- RETO:
Responde con base en el texto extraído:
(a) ¿En qué año ocurrió la matanza desde la cual, según el texto, el país ha venido dando tumbos?
(b) ¿Quién participó junto con el presidente López Portillo en el inicio de las reformas políticas de 1977?
(c) ¿Qué perdió el PRI en la Cámara de Diputados un año después de 1996?

- TEXTO EXTRAÍDO:
· · · · · · ·

Nuestro país ha venido dando tumbos desde la inútil, estúpida e inducida matanza de 1968 que cambió las cartas para la sucesión presidencial y reorientó la historia del último tercio del siglo XX mexicano. Los movimientos guerrilleros y la guerra sucia de los setenta fueron la expresión inmediata de la masacre, como lo fue la ulterior democratización, que el presidente Echeverría confundió con la cooptación de una generación de jóvenes políticos, la expropiación del lenguaje, banderas y símbolos mal traducidos del 68. “Los riquillos”, “el imperialismo”, “el tercer mundo”, son expresiones que quizá nunca se atrevió a pronunciar el secretario de Gobernación Luis Echeverría pero sirvieron de imagen al gobierno del presidente Luis Echeverría.
El presidente López Portillo (en esa época todavía los presidentes tomaban las grandes decisiones poco menos que a voluntad), con la participación de don Jesús Reyes Heroles, inició en 1977 una larga sucesión de reformas políticas que culminaría en 1996 y que desembocaría en la pérdida de la mayoría del PRI en la Cámara de Diputados un año después y la derrota del candidato presidencial de ese partido en 2000, así como en el tránsito pacífico de un gobierno a otro, de un sistema a lo que muchos pensamos que sería otro.

· · · · · · ·

- FRAGMENTO DE ORIGEN:

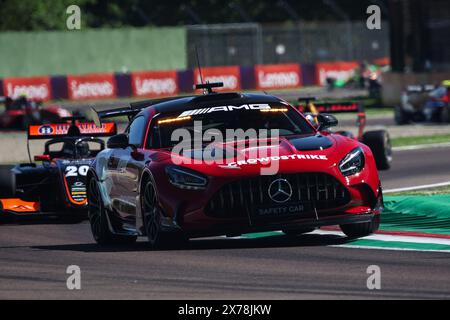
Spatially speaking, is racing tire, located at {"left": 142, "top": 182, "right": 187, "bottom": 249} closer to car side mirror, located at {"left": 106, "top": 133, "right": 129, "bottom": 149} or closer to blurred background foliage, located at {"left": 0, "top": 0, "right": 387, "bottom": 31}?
car side mirror, located at {"left": 106, "top": 133, "right": 129, "bottom": 149}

· · · · · · ·

- RESULTADO DEL EJERCICIO:
(a) En 1968.
(b) Don Jesús Reyes Heroles.
(c) La mayoría.